Perderse. Annie Ernaux.
En estos días leía que amar a alguien era querer morirse con esa persona, querer morirse juntos. Y eso no es algo que se prevé, que uno se imagina cuando piensa en el amor. Es simplemente algo que se siente cuando se ama. Una de esas cosas que desvanece su absurdo ante la imposibilidad de concebirlo de otra manera. Ideas que antes no hacían parte de la vida y que uno empieza a contemplar a medida que vive, que entiende que todo es en serio para uno también. Escribió Milena Busquets en Ensayo general que “a partir de los cuarenta años, las renuncias no parecen renuncias, simplemente vas caminando por la calle y se te van cayendo cosas: caramelos, botones, billetes, monedas, como si los bolsillos de tu abrigo estuviesen agujereados”, y es verdad: hubo en esas primeras décadas ideas inconcebibles que después se fueron volviendo miedos palpables, paralizantes, pero que uno fue siendo cada vez más capaz de agarrar, que lo rozan a uno a cada rato como diciéndole te sigo. Y uno sigue caminando con esas sombras adheridas al cuerpo porque no queda más.

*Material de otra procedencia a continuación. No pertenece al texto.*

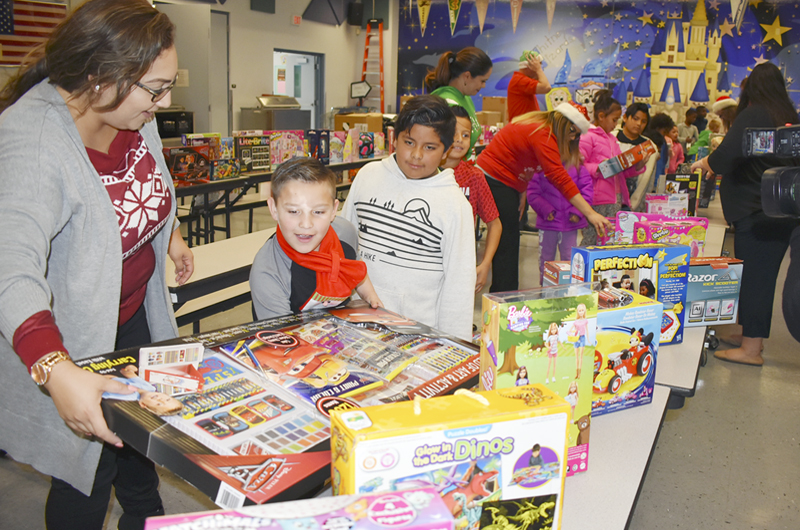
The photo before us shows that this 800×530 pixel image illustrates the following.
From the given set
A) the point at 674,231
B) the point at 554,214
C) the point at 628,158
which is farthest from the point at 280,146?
the point at 674,231

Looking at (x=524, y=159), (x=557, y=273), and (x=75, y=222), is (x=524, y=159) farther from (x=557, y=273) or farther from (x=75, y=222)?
(x=75, y=222)

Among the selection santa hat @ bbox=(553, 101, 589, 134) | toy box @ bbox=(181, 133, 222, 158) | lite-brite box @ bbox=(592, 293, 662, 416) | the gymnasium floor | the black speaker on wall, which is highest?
the black speaker on wall

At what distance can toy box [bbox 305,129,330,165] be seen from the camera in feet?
→ 15.3

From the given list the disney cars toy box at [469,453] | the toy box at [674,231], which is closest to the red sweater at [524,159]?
the toy box at [674,231]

Me pasa que a veces veo fotos viejas, de esos recuerdos que se encarga de destacar el teléfono, y me asombro con que esa haya sido yo. Con que haya sido feliz en tal lugar o con tal persona. Gracias a la vida por ese pasado en el que fuimos tan fuertes, tan ilusos, tan atrevidos, tan tontos, tan libres, tan desprovistos del pavor —y la calma— que traen los años, tan dispuestos a jugárnoslo todo. Y gracias también porque eso sea pasado, por ser los que somos hoy. No reconocerse en lo que uno fue es también un alivio, una evidencia de movimiento, de que uno ha sido capaz de desmoldarse y probar distintas posibilidades de la misma esencia. Creo que casi siempre el presente en la adultez es más cercano al yo más puro. Como escribió la poeta Marosa di Giorgio: “Y después de mucho andar, yo me detuve y miré hacia atrás, y me pareció que ya no sabía hacia qué rumbo quedaba mi casa, que ya nunca más iba a saber hacia qué rumbo quedaba mi casa”. Uno deja de reconocer el camino, se va volviendo imposible cualquier regreso, pero el rastro se lleva dentro, son las venas conectadas al corazón. No hay necesidad de volver a ningún origen para serse fiel.

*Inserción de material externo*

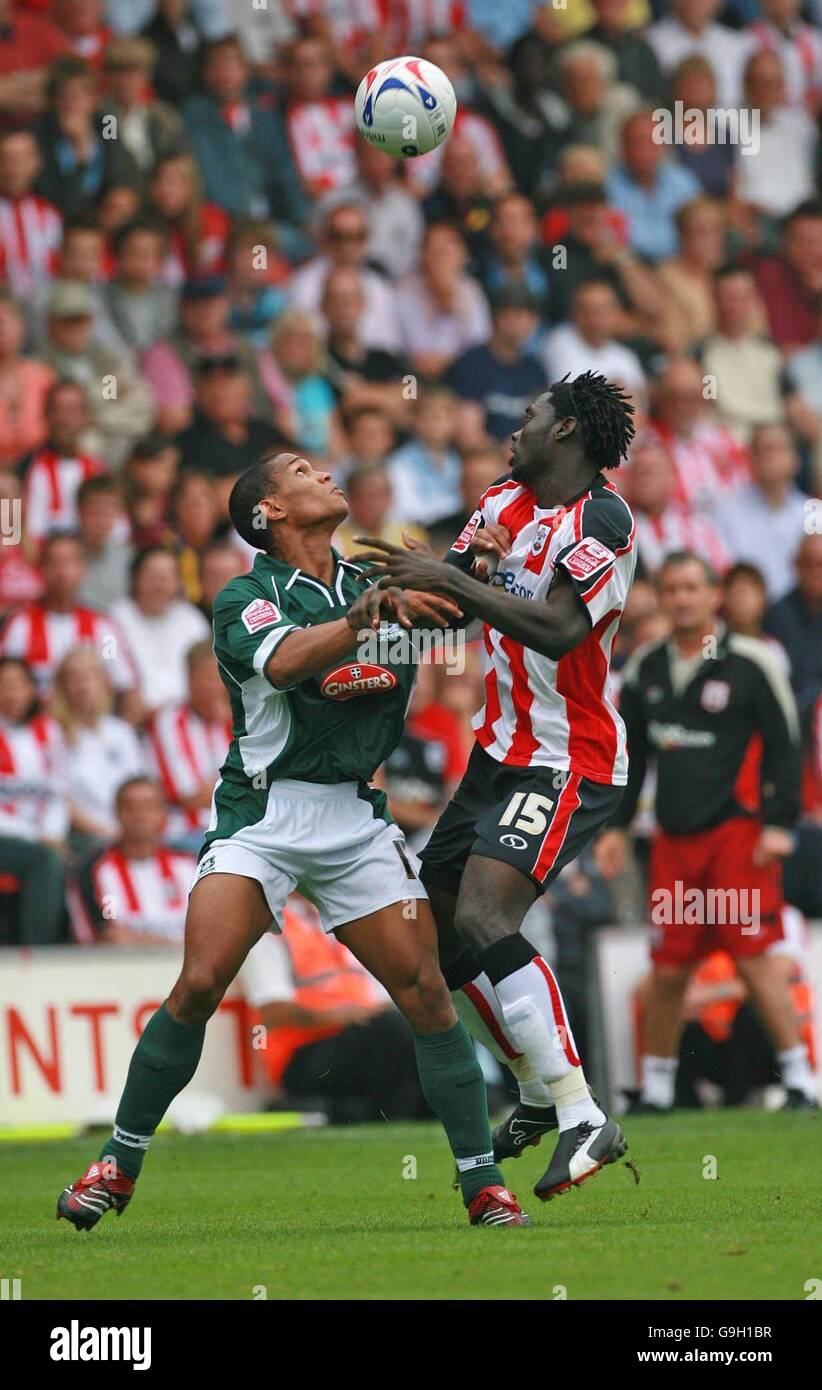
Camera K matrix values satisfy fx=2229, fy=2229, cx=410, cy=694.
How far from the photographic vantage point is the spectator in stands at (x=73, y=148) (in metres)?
14.6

Lo que se ha logrado a cierta edad se va convirtiendo definitivamente en un espejo poderoso: qué tanto se parece la realidad a lo que habíamos soñado, a lo que siempre dijimos que haríamos, a la persona que queríamos ser. Hay ciertos ángulos, algunos reflejos afilados, pero creo que la profundidad de esa imagen es sorprendente. Es la vida diciéndonos que el camino y el paisaje eran impredecibles y se nos iban a meter dentro de los ojos para cambiarnos la mirada y darles matices a nuestros deseos. Es la vida diciéndonos que estamos vivos y podemos ser eso que somos. Hay una idea del gran Alessandro Baricco en ese libro precioso que es Océano mar: “Aprendió que de entre todas las vidas posibles hay que anclarse en una para poder contemplar, serenamente, todas las otras”. Así va siendo uno capaz de amar a ciertas personas, ciertos lugares o árboles o pájaros o colores del cielo de una manera en que morir con ellos, en ellos, sea también soñar.
Que el año entrante sigan desdibujándose caminos porque estamos vivos. ¡Felices fiestas!